Virtus, l’arte dell’attesa: da Procida a Edwards, il mercato si riscrive d’improvviso

13.07.2025 11:25 di  Davide Trebbi  Twitter:    vedi letture
Virtus, l’arte dell’attesa: da Procida a Edwards, il mercato si riscrive d’improvviso

Gli sguardi virtussini puntati verso Gabriele Procida, italiano libero, senza contratto, reduce da Berlino e da una stagione più sofferta che luminosa. Si è parlato dal vivo e su Teams, ci si è studiati, gli si è presentato un progetto con pazienza e convinzione, fino a imporgli, sussurrando ma non troppo, un ultimatum: fine settimana, poi si volta pagina. Ma le pagine nel mercato sono scritte a matita, e basta una firma a riscrivere la trama.
Ed è arrivato, inatteso eppure inseguito da tempo, il sì di Carsen Edwards.
Una scossa elettrica nel cuore dell’estate bolognese. L’americano che, in Germania, ha fatto scintille — secondo miglior realizzatore dell’anno in Eurolega alle spalle del MVP Kendrick Nunn — saluta Monaco e i suoi rimpianti (fuori nella partita da dentro o fuori contro il Real, infortunato), e sposa il progetto Virtus. Lui, che la ex Segafredo l’aveva cercata e sfiorata già in passato, ha scelto Bologna proprio nell’anno più opaco europeo: penultima al termine della stagione regolare, fuori da tutto, ma ora al centro di un ribaltone dopo lo scudetto conquistato.

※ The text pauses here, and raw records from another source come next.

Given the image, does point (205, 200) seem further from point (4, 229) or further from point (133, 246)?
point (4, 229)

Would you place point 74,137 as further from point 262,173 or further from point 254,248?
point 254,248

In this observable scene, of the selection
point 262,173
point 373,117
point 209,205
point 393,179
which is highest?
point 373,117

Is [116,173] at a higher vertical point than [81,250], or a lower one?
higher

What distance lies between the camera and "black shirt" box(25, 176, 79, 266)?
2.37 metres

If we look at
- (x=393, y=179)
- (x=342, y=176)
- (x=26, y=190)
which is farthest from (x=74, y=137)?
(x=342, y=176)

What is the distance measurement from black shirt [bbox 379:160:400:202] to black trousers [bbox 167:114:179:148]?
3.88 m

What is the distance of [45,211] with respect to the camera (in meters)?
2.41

Con Edwards cambia il disegno, saltano gli equilibri, si ridiscute ogni ruolo. Procida? Strada chiusa. E allora ecco la virata su Abramo Canka, promessa italiana in rientro dall’America, nuovo sesto italiano in un mosaico che va componendosi. Canka avrà la sua chance: dovrà conquistarsela in palestra, a testa bassa, tra allenamenti e rotazioni, ma con una stagione lunga e densa, ogni minuto può pesare oro. L’altro tassello tricolore resta Saliou Niang, che non si tocca: su di lui si costruisce, si investe, si scommette. Il tempo farà il resto.
Le idee, in fondo, sono sempre state chiare. Prima il pacchetto italiano, poi il resto. Il roster sarà da quattordici, uno in più del minimo sindacale: per affrontare i rigori dell’inverno, tra acciacchi e incastri, un piccolo tesoretto di corpi e possibilità. Manca ora l’ala piccola titolare, tiratrice, pronta a ricevere e punire sugli scarichi di Edwards, Vildoza, Pajola, Hackett, Taylor. Manca anche un’ala grande con gambe e rimbalzi, per dare atletismo e profondità. Due pedine ancora da sistemare, ma con la rotta chiara.

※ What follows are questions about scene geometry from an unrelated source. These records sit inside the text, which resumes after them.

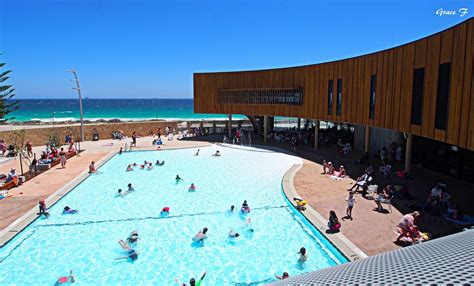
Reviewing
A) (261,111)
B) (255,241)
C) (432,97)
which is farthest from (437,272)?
(261,111)

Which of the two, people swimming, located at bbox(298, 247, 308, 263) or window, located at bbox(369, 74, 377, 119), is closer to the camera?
people swimming, located at bbox(298, 247, 308, 263)

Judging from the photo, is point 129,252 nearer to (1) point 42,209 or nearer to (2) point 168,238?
(2) point 168,238

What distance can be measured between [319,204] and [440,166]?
7581 millimetres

Nessun centro di ruolo, per ora. Scelte e necessità: il mercato non offre, e l’idea è un’area condivisa, democratica. Non la terra di un pivot, ma un territorio di tutti: delle guardie che entrano e chiudono, dei lunghi che rollano e appoggiano, delle ali che attaccano dal lato debole. Un’area in prestito, dove il lavoro sporco è collettivo, senza santuari protetti né padroni di ruolo. È anche qui la differenza col passato.
Poi, certo, il mercato è un romanzo che si riscrive ogni giorno. Edwards insegna: rincorso a lungo, firmato in un attimo. Non è solo una questione di soldi o di cifre, ma di chiarezza, velocità, convinzione. È questo il segno nuovo di casa Virtus. Non più attesa passiva, ma pazienza operosa. Una differenza sottile, ma decisiva. Come la scelta di chi, finalmente, dice sì.